Testing#
Testing strategy and guidelines for titanite development.
Test Structure#
Tests are organized in the tests/ directory:
tests/
├── test_core.py # Core framework tests
├── test_schema.py # SurveySchema base class tests
├── test_processor.py # SurveyProcessor pipeline tests
├── test_icrc2023_schema.py # ICRC2023 plugin tests
└── test_integration_real_world.py # Full pipeline integration tests
Running Tests#
Run All Tests#
poetry run pytest tests/ -v
Run Specific Test File#
poetry run pytest tests/test_icrc2023_schema.py -v
Run Specific Test#
poetry run pytest tests/test_processor.py::test_pipeline_basic -v
Run with Coverage#
poetry run pytest --cov=titanite tests/
Run Tests in Watch Mode#
poetry run pytest tests/ -v --tb=short -x
Test Categories#
Unit Tests#
Test individual components in isolation.
Example: Testing SurveySchema
def test_schema_categorical_headers():
"""Test that categorical headers are properly defined."""
schema = YourSurveySchema()
assert isinstance(schema.categorical_headers, list)
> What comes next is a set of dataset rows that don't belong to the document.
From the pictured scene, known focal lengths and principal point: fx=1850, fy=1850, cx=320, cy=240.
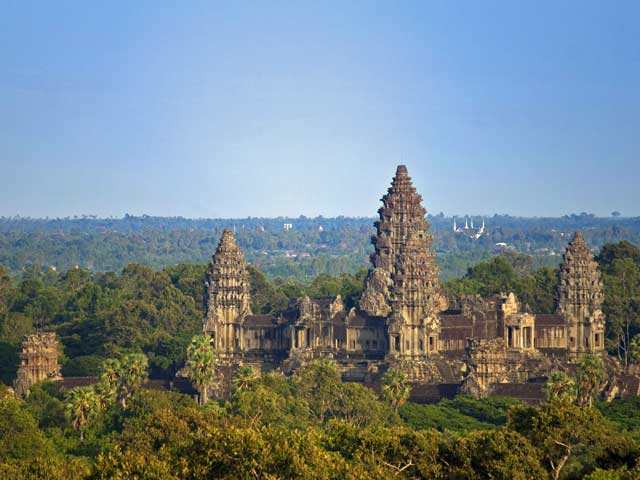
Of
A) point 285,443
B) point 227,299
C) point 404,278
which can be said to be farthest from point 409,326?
point 285,443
assert len(schema.categorical_headers) > 0
def test_replace_rules_format():
"""Test that replace rules have correct structure."""
schema = YourSurveySchema()
rules = schema.get_replace_rules()
for column, replacements in rules.items():
assert isinstance(replacements, dict)
for old_val, new_val in replacements.items():
assert isinstance(old_val, str)
assert isinstance(new_val, str)
Example: Testing SurveyProcessor
def test_processor_initialization():
"""Test that processor initializes correctly."""
schema = YourSurveySchema()
processor = SurveyProcessor(schema)
assert processor.schema is not None
def test_processor_steps():
"""Test individual processing steps."""
schema = YourSurveySchema()
processor = SurveyProcessor(schema)
# Create test data
df = pd.DataFrame({"q01": ["Male", "Female"]})
# Process
result = processor.process(df)
assert result is not None
assert "q01" in result.columns
Integration Tests#
Test the full pipeline with real or realistic data.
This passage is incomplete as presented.